Ministry in the Ordinary

Serving God can be boring. There I said it. This is something that all who are involved in ministry know, but rarely articulate. The boring reality of ministry seems to betray the high hopes with which we accepted our callings. After all, we began our work for God with visions of entering the work of the Spirit, of growing the church, and transforming the world. And yet as time goes on, we find that much of our walk with God is uninteresting. Ministry involves ordinary events like mowing the lawn, baking a cake, or attending yet another budget-related meeting. Is this really what God called us to?

Don’t get me wrong, whenever we step forward in faithfulness and ministry, we participate in God’s work in the world. But this participation often takes place in the most routine and ordinary of ways. Our life of faith, and our work in ministry, never moves from miracle to miracle. For much of the time, serving God is filled with tasks and actions so regular that we might dismiss them as eternally significant.

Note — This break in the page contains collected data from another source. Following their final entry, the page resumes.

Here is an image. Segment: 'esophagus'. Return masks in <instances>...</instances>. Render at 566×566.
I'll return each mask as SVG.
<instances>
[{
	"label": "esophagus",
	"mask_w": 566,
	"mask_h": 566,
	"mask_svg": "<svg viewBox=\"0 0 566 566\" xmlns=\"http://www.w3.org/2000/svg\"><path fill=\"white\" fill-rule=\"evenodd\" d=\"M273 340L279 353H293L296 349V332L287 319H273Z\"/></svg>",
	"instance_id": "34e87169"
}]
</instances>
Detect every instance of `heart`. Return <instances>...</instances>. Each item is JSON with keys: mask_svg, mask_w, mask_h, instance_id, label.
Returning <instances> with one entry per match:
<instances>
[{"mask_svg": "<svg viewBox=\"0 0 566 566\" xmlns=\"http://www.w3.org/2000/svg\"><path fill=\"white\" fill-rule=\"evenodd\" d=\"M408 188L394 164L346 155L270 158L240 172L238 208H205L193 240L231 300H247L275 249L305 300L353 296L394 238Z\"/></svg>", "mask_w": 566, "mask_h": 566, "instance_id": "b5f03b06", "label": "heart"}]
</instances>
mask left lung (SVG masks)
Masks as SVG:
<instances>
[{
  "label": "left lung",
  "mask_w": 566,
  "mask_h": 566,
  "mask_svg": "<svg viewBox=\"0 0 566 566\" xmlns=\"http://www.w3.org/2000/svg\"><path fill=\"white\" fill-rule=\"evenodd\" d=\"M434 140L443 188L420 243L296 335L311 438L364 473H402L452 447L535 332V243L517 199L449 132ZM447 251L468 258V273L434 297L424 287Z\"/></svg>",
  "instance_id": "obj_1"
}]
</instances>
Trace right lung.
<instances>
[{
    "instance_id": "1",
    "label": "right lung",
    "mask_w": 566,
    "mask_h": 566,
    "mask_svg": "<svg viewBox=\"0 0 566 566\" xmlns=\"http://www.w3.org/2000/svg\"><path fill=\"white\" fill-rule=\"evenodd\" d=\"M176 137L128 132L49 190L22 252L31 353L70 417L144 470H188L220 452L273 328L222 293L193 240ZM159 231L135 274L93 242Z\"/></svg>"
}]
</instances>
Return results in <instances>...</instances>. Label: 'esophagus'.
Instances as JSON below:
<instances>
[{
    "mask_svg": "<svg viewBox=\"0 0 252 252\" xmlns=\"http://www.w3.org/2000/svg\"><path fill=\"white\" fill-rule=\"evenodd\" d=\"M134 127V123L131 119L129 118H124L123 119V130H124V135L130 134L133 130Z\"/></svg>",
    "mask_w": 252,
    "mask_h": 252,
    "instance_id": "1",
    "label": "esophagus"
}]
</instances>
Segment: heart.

Have you ever found yourself criticizing your life of faith because it seemed so unabashedly ordinary?  Have you questioned whether God blesses you or your work, simply because you don’t see miraculous displays erupt around you?

It can be tempting to believe that God’s presence and work is revealed only in the spiritually explosive and earth shattering. The ordinary, the regular, and the downright boring, condemn our efforts so that we feel disheartened and frustrated. And so, we search to find the miraculous and the sublime. We chase the feeling of exultation and delight, “a God-high”, instead of noticing where God reveals the Spirit amid the tasks and demands of regular existence.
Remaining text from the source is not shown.